FTC / DAA Extend Data Privacy Focus to Cross-Device Tracking
Enforcement of the Digital Advertising Alliance “Application of the Principles of Transparency and Control to Data Used Across Devices” (DAA Cross-Device Principles) officially began on February 1, just a week after the FTC issued a staff report discussing the application of the FTC Online Behavioral Advertising Principles in the context of “Cross Device Tracking” and suggesting that the DAA Cross-Device Principles, while commendable, could be stronger.
The DAA Cross-Device Principles are an extension of existing Self-Regulatory Principles for Online Behavioral Advertising, which require entities collecting data from particular devices over time and across non-affiliate web sites to take certain steps to provide consumers with notice, transparency and control with respect to such practices. The DAA Cross-Device Principles include requirements for providing such transparency and control when data collected from different devices is linked to track user behavior across such devices. Specifically, an entity collecting such data must include cross-device collection practices in its website notice regarding data collection and choice. Additionally, when a consumer opts out of data collection and use on a specific device, data collected from that device can’t be used for purposes on that device or any other device, and data collected from other devices can’t be used for purposes on the opted-out device.
The DAA Self-Regulatory Principles for Online Behavioral Advertising, issued in July 2009, were created to correspond with the FTC Staff Report on Self-Regulatory Principles for Online Behavioral Advertising issued in February of that year. In 2015, the FTC held a Cross-Device Tracking Workshop, which prompted the DAA to issue the Cross-Device Principles, enforceable February 1, 2017. The FTC’s staff report issued last week acknowledged and commended the DAA’s efforts (and efforts from the Network Advertising Initiative issuing guidance regarding use of non-cookie technologies, which is not yet enforced), but made additional recommendations to encourage publishers, cross-device tracking companies, self-regulatory organizations and even device manufacturers to further address issues arising from cross-device tracking.

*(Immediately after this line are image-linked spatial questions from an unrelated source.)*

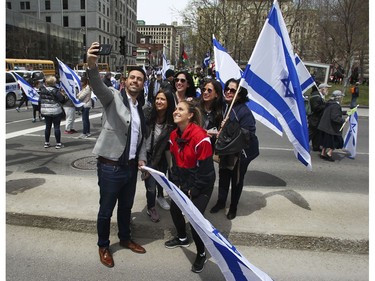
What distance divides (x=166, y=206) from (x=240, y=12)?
113 feet

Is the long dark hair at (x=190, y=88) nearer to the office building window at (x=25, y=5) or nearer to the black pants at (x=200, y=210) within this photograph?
the black pants at (x=200, y=210)

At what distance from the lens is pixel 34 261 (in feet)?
10.7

The FTC staff report recommendations include the following for companies engaged in cross-device tracking:
All companies engaged in cross-device tracking should truthfully disclose their tracking activities.

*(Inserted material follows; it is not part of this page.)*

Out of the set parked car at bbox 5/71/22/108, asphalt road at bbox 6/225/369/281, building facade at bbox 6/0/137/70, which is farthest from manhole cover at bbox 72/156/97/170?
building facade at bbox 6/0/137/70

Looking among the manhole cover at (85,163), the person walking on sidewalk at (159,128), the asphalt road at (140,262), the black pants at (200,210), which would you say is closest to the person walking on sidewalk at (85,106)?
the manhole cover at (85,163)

Cross-device tracking companies should provide truthful disclosures to both consumers and the first-party companies on whose websites and apps the cross-device tracking occurs, including the types of information they collect and use.
Developers and manufacturers of devices that track consumers should explain to consumers what information is collected from the device, the entities that are collecting information, and how they use and share the information collected.

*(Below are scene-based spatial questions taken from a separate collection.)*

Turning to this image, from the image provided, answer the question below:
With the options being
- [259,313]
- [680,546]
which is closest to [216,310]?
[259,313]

Consumer-facing companies that provide raw or hashed email addresses or usernames to cross-device tracking companies should refrain from referring to the data as anonymous or aggregate and should be careful about making blanket statements to consumers stating that they do not share “personal information” with third parties.
Companies should offer consumers choices about how their cross-device activity is tracked and should respect those choices.
Any material limitations on how opt-out tools apply or are implemented with respect to cross-device tracking must be clearly and conspicuously disclosed.
If an opt-out tool is limited to only certain types of tracking technologies, the company must clearly and conspicuously disclose the limits of the opt-out.
Companies should continue to reassess technical limitations and simplify consumer choices wherever possible.
Sensitive Data—companies should refrain from engaging in cross-device tracking on sensitive topics (e.g., health, financial and children’s information), and from collecting and sharing precise geolocation information, without consumer affirmative express consent.
Security—Companies should keep only the data necessary for their business purposes and properly secure the data they do collect and maintain.
Since the FTC staff reports appears to be encouraging a level of consumer protection beyond that provided by the DAA and NAI, Companies should re-evaluate their cross-device tracking procedures in light of both the industry codes and FTC recommendations.